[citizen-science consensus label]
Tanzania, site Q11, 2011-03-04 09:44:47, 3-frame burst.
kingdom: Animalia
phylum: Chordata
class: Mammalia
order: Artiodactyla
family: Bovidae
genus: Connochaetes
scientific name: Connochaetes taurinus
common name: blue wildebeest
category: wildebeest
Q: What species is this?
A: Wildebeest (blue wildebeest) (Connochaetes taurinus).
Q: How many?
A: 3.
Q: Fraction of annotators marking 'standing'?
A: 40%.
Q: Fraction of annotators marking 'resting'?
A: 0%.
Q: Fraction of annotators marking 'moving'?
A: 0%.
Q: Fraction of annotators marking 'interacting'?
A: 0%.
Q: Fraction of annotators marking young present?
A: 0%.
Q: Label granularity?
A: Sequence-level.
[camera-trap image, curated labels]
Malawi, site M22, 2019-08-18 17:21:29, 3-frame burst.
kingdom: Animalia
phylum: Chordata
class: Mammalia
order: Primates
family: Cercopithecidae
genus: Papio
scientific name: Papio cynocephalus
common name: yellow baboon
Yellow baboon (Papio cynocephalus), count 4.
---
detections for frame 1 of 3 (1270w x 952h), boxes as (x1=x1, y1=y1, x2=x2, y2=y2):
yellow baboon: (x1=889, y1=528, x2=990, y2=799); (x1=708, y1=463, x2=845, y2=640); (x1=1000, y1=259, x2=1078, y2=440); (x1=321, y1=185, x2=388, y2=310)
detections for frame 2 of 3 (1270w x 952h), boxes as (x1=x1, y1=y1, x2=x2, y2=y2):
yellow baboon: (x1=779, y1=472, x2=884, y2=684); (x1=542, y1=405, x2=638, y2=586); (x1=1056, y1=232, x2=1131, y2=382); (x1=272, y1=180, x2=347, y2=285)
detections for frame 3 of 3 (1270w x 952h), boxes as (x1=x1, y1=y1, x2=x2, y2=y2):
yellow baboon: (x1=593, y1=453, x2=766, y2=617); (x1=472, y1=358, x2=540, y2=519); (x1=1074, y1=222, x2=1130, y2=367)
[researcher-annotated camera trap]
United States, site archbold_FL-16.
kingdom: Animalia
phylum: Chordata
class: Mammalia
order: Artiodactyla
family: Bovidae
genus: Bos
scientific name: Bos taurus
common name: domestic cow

:::::

• [EXERCISE]:
Write out the full set of records exactly as given.

• [ANSWER AREA]:
[citizen-science consensus label]
Tanzania, site Q11, 2011-03-04 09:44:47, 3-frame burst.
kingdom: Animalia
phylum: Chordata
class: Mammalia
order: Artiodactyla
family: Bovidae
genus: Connochaetes
scientific name: Connochaetes taurinus
common name: blue wildebeest
category: wildebeest
Q: What species is this?
A: Wildebeest (blue wildebeest) (Connochaetes taurinus).
Q: How many?
A: 3.
Q: Fraction of annotators marking 'standing'?
A: 40%.
Q: Fraction of annotators marking 'resting'?
A: 0%.
Q: Fraction of annotators marking 'moving'?
A: 0%.
Q: Fraction of annotators marking 'interacting'?
A: 0%.
Q: Fraction of annotators marking young present?
A: 0%.
Q: Label granularity?
A: Sequence-level.
[camera-trap image, curated labels]
Malawi, site M22, 2019-08-18 17:21:29, 3-frame burst.
kingdom: Animalia
phylum: Chordata
class: Mammalia
order: Primates
family: Cercopithecidae
genus: Papio
scientific name: Papio cynocephalus
common name: yellow baboon
Yellow baboon (Papio cynocephalus), count 4.
---
detections for frame 1 of 3 (1270w x 952h), boxes as (x1=x1, y1=y1, x2=x2, y2=y2):
yellow baboon: (x1=889, y1=528, x2=990, y2=799); (x1=708, y1=463, x2=845, y2=640); (x1=1000, y1=259, x2=1078, y2=440); (x1=321, y1=185, x2=388, y2=310)
detections for frame 2 of 3 (1270w x 952h), boxes as (x1=x1, y1=y1, x2=x2, y2=y2):
yellow baboon: (x1=779, y1=472, x2=884, y2=684); (x1=542, y1=405, x2=638, y2=586); (x1=1056, y1=232, x2=1131, y2=382); (x1=272, y1=180, x2=347, y2=285)
detections for frame 3 of 3 (1270w x 952h), boxes as (x1=x1, y1=y1, x2=x2, y2=y2):
yellow baboon: (x1=593, y1=453, x2=766, y2=617); (x1=472, y1=358, x2=540, y2=519); (x1=1074, y1=222, x2=1130, y2=367)
[researcher-annotated camera trap]
United States, site archbold_FL-16.
kingdom: Animalia
phylum: Chordata
class: Mammalia
order: Artiodactyla
family: Bovidae
genus: Bos
scientific name: Bos taurus
common name: domestic cow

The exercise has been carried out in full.